● **Task directions**
Your answer must be the exact lines below, starting with the line with "LEGO Technic 42109 Top Gear Rally Car 1" and going on through the line with "Nike Women's W", both included, with no pictures.

● **Data extracts**
*** Begin section ***

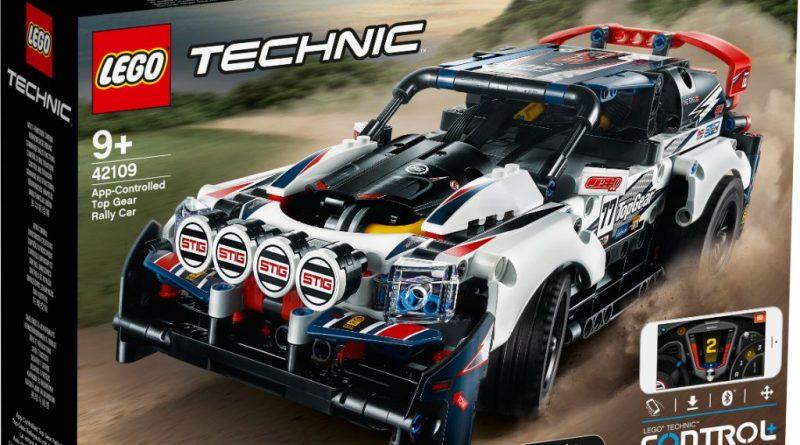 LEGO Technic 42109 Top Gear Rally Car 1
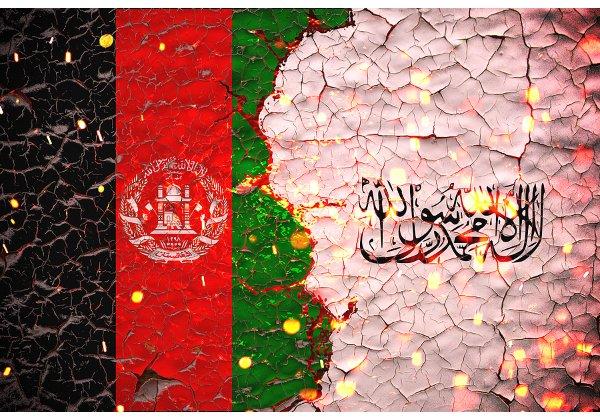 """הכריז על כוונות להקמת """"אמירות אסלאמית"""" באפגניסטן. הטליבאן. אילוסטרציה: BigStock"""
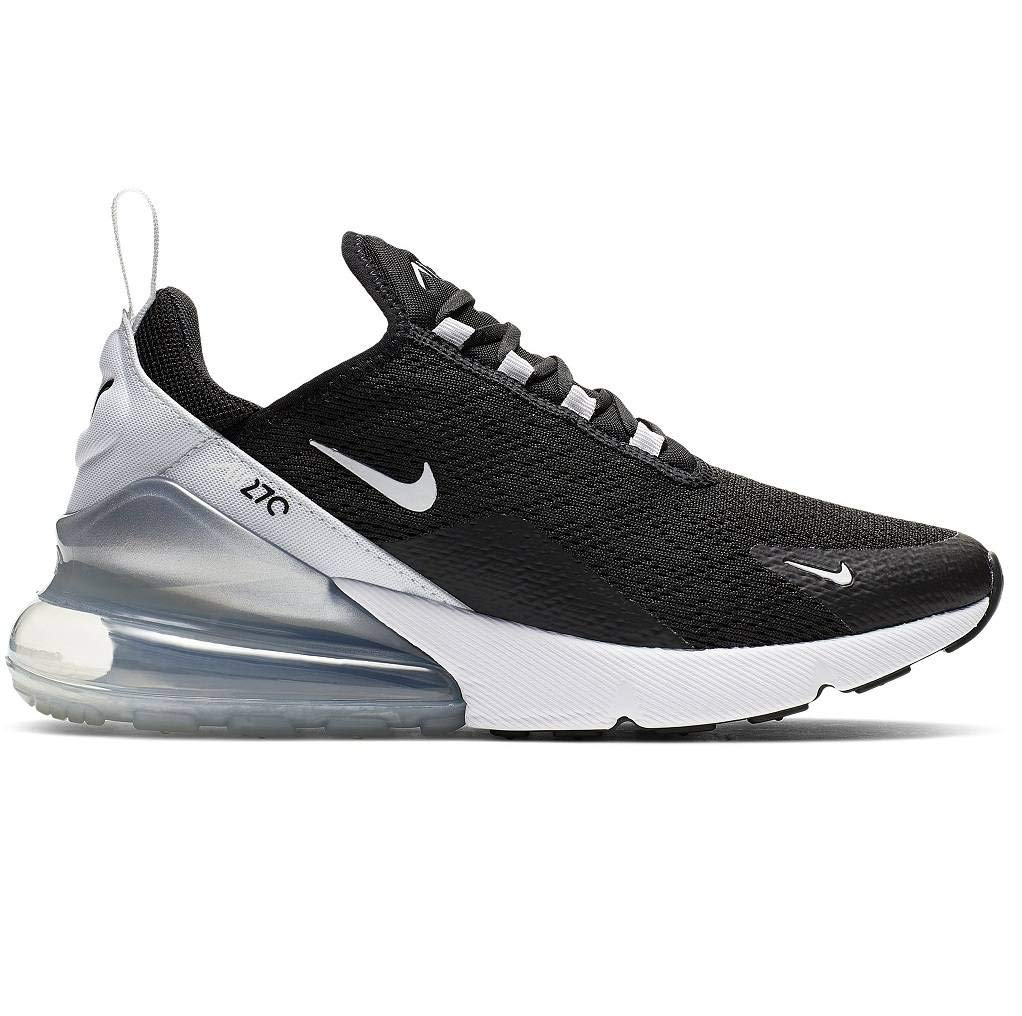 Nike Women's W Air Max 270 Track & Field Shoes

*** End section ***
*** Begin section ***

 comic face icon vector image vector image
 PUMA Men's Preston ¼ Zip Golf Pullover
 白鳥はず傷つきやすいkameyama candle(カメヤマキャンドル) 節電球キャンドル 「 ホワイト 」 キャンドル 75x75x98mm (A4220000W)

*** End section ***
*** Begin section ***

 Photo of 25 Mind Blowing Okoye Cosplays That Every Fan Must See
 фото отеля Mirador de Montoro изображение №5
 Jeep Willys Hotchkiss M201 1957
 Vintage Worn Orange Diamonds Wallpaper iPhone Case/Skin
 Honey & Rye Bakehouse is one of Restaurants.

*** End section ***

● **Your solution**
 LEGO Technic 42109 Top Gear Rally Car 1
 """הכריז על כוונות להקמת """"אמירות אסלאמית"""" באפגניסטן. הטליבאן. אילוסטרציה: BigStock"""
 Nike Women's W Air Max 270 Track & Field Shoes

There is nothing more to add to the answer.